If the stubble could be ploughed back into the soil by the farmer, that would have been simple, but does not appear feasible due to high costs as noted above. Projections of trade-offs against reduction in fertilizer use and better returns have been disputed by farmers’ unions.

Extraction of the stubble for subsequent sale by the farmer and conversion by industries into briquettes for industry or power generation, paper or board manufacture etc appear to be feasible. Punjab has offered a very good tariff for biomass-based power, but till date less than 5 percent of crop residue is used for this. Clearly what is lacking is a well-established and viable supply chain from farm to industry with sufficient end-to-end incentives for all players, from those who will collect and bale the biomass from individual farms to stockists and the end-use industries.

But can this be left to market forces to gradually work out? Judging by initiatives taken so far by private players, probably not.
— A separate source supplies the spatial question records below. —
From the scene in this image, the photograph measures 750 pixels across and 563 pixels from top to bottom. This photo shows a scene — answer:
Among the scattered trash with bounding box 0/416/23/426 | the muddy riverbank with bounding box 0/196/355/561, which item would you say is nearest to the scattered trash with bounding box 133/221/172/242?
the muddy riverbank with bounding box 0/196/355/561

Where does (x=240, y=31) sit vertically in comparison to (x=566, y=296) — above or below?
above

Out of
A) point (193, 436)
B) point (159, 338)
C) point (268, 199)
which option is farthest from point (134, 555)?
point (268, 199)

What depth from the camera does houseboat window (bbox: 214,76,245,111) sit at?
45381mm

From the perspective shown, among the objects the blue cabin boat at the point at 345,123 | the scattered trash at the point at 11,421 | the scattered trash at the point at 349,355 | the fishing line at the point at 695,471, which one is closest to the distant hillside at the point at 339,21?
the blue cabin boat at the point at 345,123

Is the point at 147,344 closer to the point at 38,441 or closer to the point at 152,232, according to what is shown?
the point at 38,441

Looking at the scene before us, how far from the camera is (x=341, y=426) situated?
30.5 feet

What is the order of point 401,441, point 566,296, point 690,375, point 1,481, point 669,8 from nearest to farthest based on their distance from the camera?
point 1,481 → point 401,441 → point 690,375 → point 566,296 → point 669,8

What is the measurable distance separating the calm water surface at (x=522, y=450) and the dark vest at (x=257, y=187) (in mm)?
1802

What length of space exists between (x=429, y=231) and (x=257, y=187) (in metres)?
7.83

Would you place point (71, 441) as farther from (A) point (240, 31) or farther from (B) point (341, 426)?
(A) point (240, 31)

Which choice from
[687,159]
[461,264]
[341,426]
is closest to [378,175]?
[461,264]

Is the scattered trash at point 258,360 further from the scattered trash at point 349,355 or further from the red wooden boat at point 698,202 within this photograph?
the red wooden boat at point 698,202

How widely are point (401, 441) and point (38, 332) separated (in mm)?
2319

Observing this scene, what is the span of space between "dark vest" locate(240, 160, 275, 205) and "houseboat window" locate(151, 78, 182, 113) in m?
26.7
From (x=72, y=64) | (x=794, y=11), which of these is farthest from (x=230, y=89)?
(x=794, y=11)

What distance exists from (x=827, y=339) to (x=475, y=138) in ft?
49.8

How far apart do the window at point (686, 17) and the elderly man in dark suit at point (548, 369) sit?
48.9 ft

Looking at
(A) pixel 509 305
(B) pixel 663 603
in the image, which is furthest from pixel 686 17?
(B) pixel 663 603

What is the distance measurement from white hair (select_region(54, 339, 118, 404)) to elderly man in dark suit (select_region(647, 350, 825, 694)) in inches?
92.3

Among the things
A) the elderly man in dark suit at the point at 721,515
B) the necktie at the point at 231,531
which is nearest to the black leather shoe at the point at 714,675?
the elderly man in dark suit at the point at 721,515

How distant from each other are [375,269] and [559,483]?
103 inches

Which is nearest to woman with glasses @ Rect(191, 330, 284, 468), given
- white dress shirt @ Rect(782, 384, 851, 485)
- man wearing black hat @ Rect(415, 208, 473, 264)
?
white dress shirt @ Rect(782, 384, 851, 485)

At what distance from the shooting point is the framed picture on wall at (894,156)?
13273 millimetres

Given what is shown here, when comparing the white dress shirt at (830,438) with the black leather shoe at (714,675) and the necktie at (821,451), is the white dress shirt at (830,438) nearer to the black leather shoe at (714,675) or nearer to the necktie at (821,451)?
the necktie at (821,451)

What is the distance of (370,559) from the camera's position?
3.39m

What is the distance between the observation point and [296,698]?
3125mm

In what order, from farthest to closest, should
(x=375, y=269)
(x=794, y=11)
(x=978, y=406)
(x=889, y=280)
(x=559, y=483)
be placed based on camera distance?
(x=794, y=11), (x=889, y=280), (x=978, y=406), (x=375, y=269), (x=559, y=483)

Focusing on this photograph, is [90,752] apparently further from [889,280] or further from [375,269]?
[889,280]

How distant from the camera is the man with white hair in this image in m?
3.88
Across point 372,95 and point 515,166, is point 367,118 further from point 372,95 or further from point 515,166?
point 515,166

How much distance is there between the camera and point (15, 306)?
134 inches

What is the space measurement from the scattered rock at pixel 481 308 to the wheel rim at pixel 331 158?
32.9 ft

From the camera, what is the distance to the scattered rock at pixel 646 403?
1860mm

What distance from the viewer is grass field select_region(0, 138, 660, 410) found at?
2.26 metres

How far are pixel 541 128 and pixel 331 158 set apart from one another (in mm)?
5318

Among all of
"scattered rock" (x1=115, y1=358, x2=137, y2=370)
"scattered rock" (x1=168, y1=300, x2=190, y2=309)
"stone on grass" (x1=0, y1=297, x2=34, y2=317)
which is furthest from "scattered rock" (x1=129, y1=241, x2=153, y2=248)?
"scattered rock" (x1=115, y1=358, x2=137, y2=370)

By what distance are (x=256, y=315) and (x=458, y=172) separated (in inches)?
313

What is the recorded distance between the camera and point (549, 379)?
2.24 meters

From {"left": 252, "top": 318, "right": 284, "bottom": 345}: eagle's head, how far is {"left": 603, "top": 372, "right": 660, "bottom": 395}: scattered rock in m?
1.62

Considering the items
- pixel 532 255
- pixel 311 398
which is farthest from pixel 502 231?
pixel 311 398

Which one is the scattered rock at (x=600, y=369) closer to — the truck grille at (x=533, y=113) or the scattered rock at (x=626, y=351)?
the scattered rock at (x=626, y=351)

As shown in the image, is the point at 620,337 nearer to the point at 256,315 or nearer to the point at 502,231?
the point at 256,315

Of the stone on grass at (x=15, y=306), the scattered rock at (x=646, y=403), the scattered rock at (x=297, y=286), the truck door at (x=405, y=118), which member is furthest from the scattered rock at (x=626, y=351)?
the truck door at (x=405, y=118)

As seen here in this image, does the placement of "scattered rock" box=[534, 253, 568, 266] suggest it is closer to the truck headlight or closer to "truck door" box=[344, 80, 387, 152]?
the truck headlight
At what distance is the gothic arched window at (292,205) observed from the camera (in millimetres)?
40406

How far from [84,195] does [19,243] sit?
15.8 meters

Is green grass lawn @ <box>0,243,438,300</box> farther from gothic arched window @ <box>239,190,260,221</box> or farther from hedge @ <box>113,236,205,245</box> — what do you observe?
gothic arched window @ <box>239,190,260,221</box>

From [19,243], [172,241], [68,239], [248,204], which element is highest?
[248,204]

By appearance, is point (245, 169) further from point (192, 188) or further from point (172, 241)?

The Confederation of Indian Industries (CII) and the Society of Indian Automobile Manufacturers (SIAM) --- or should we call them polluters incorporated? --- came together last year promising to take on this monumental tasks as a way of ‘giving back’ to society. Results from two pilot districts are awaited this year. Can we expect much?

Unfortunately, the agricultural extension machinery that performed so well during the Green Revolution has completely collapsed. It could have played the necessary crucial link role in tackling this problem today. The central government and concerned state governments could do well to consider setting up a contemporary equivalent of this for the stubble problem. Such an institutional mechanism could work with district-level cooperative bodies and other local institutions to link up with farmers and, crucially, meet the necessary costs while subsequently recovering it from the end-user industries for crop residues supplied, while providing viability gap funding if required. The farmer cannot be targeted to solve the problem or be penalized, and the private sector is proving to be the laggard it has always been. The state needs to play, must play, an important role if this problem is to be tackled.